SUPPLIED DATA:
········
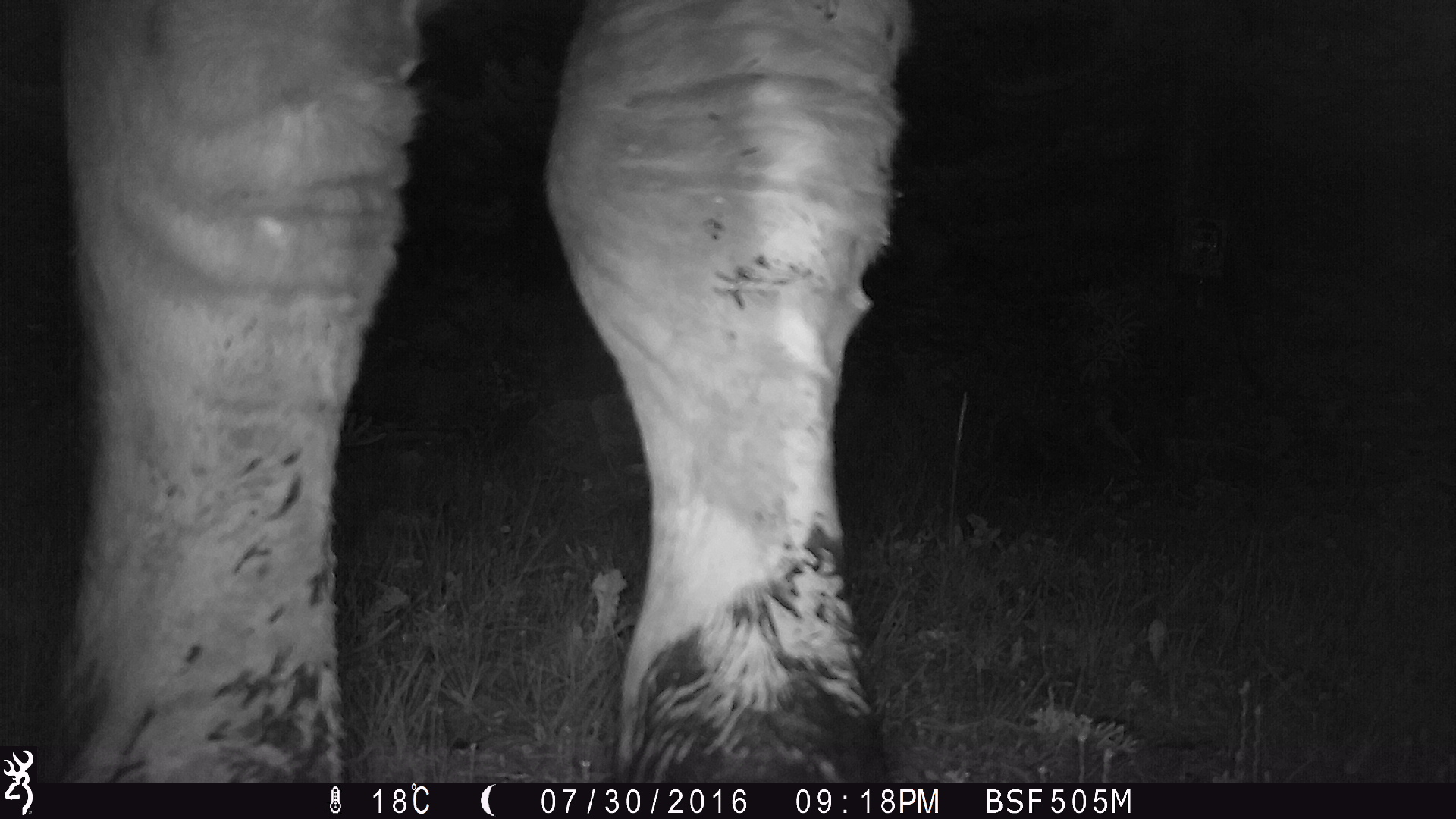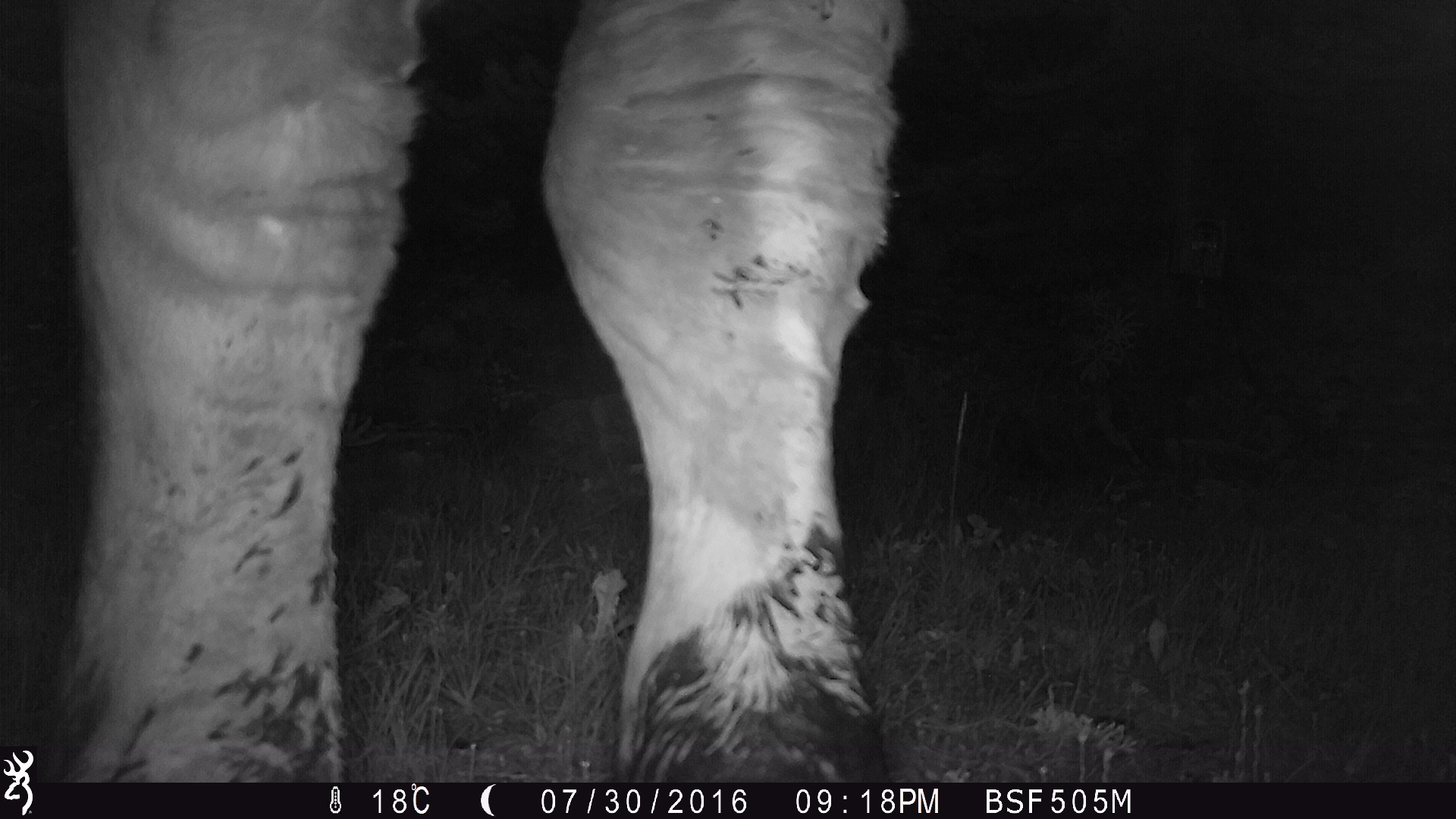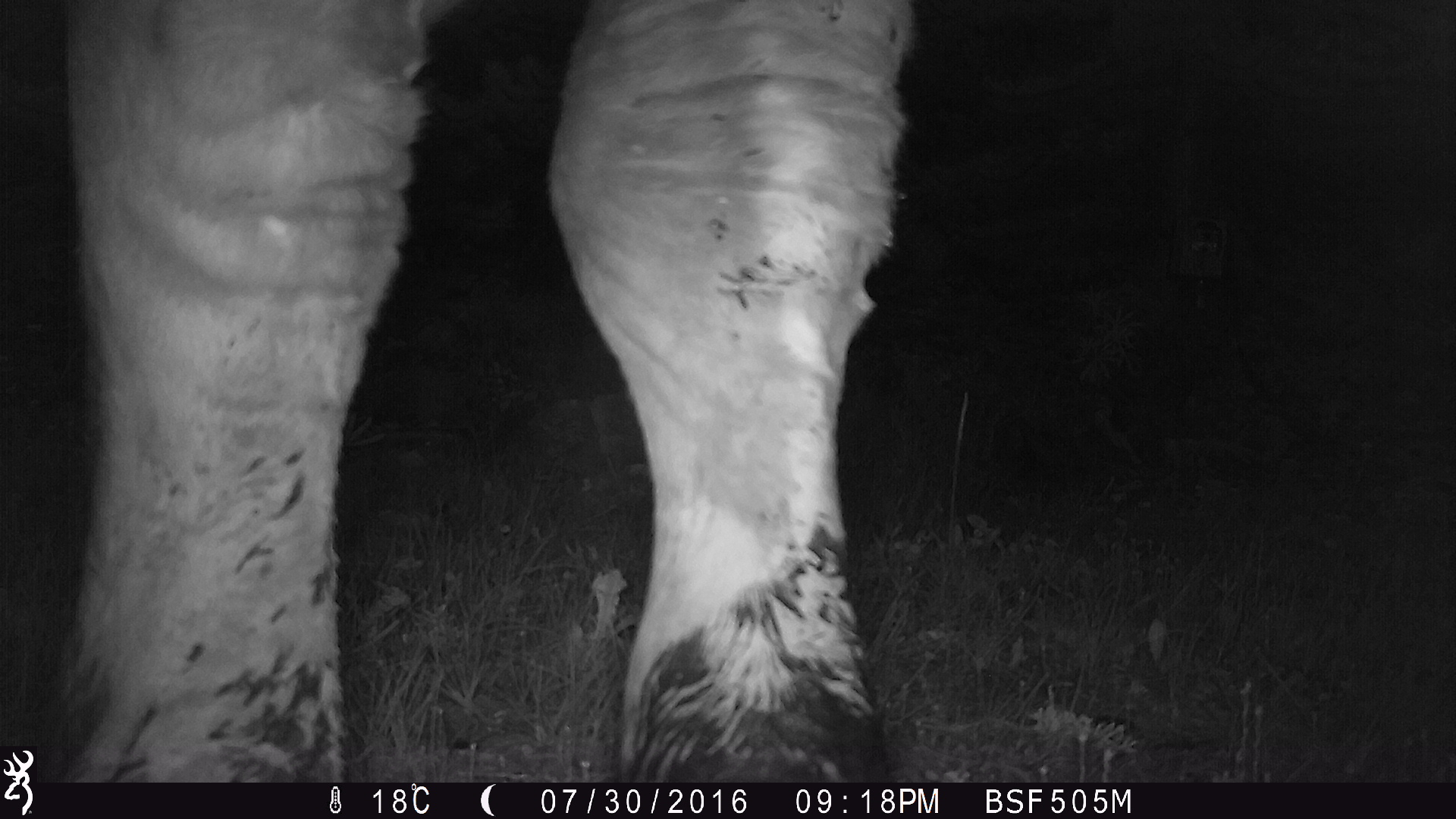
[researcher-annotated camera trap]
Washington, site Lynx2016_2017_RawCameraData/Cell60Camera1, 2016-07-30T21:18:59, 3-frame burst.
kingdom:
········
WHAT YOU NEED TO DO: If a picture appears in the data, omit it; transcribe all the rest exactly.

REPLY TO THE TASK:
[researcher-annotated camera trap]
Washington, site Lynx2016_2017_RawCameraData/Cell60Camera1, 2016-07-30T21:18:59, 3-frame burst.
kingdom:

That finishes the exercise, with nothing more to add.